Two days after the Federal Deposit Insurance Corporation (FDIC) took control of Silicon Valley Bank, New York regulators abruptly closed Signature Bank on Sunday to stymie risk in the broader financial system. Signature Bank, which provided lending services for law firms and real estate companies, had deposits of less than $100 billion across 40 branches in the country. The bank’s clients included some people associated with the Trump Organization, Mr. Trump’s company. Like Silicon Valley Bank’s clients, most of Signature bank’s customers had more than $250,000 in their accounts at the time of closure.

Banking system is secure, assures Fed

The federal government assured Americans that the banking system was secure and regulators guaranteed all deposits at the two banks, creating a program that protected other banks from a run on deposits.

President Joe Biden reassured the public that their deposits would be safe and that the banking executives responsible for the failures would be held accountable. Additionally, the Federal Reserve will reassess its supervision of SVB.

“We need to have humility and conduct a careful and thorough review of how we supervised and regulated this firm, and what we should learn from this experience,” said Michael Barr, the Fed’s vice chair for supervision, who will lead the effort.

Mega US banks rescuing First Republic Bank

First Republic, which held deposits worth $176.4 billion as of December 31, seems to be encountering comparable problems. The San Francisco-based bank serves a similar clientele as Silicon Valley Bank, which failed last week, and New York’s Signature Bank, which was shuttered on Sunday.

Eleven of the largest US banks have announced a $30 billion rescue package for First Republic Bank to prevent it from becoming the third bank to fail in less than a week, and to head off a broader banking crisis.

“We are deploying our financial strength and liquidity into the larger system, where it is needed the most,” the banks said.

The rescue package is seen as a vote of confidence in First Republic, whose banking franchise before the past week was the envy of the industry, catering to wealthy clients including billionaires.

“This show of support by a group of large banks is most welcome, and demonstrates the resilience of the banking system,” Treasury Secretary Janet Yellen, Acting Comptroller of the Currency Michael Hsu, Federal Reserve Chair Jerome Powell and FDIC Chairman Martin Gruenberg said in a joint statement.

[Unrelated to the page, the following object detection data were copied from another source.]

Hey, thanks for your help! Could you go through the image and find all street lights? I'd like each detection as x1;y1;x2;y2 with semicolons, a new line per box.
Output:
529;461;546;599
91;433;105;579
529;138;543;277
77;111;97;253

What does the collapse mean for consumers and investors?

The collapse of Silicon Valley Bank, one of the largest US bank failures in history, and the takeover of cryptocurrency-focused Signature Bank has raised concerns among consumers and investors about the stability of the US banking system. However, the financial advisers have advised consumers and investors not to panic.

The Federal Reserve is creating a Bank Term Funding Program to secure institutions affected by the instability sparked by the SVB failure, and regulators have approved plans to safeguard depositors and financial institutions.

According to Lee Baker, a certified financial planner, the Federal Deposit Insurance Corporation provides standard coverage of $250,000 per depositor, per bank, for each account ownership category. This includes single or joint account holders, and individuals can divide their funds among ownership categories and banks to prevent exceeding the limits.

Impact on financial system

Financial advisors warn investors about diversification issues, but they believe the bank failures are not a repeat of the 2008 financial crisis.

“We’re not about to head down the road of 40% broad market decline,” Baker said, adding that there’s no reason to make “major portfolio moves and panic at the absolute wrong time.”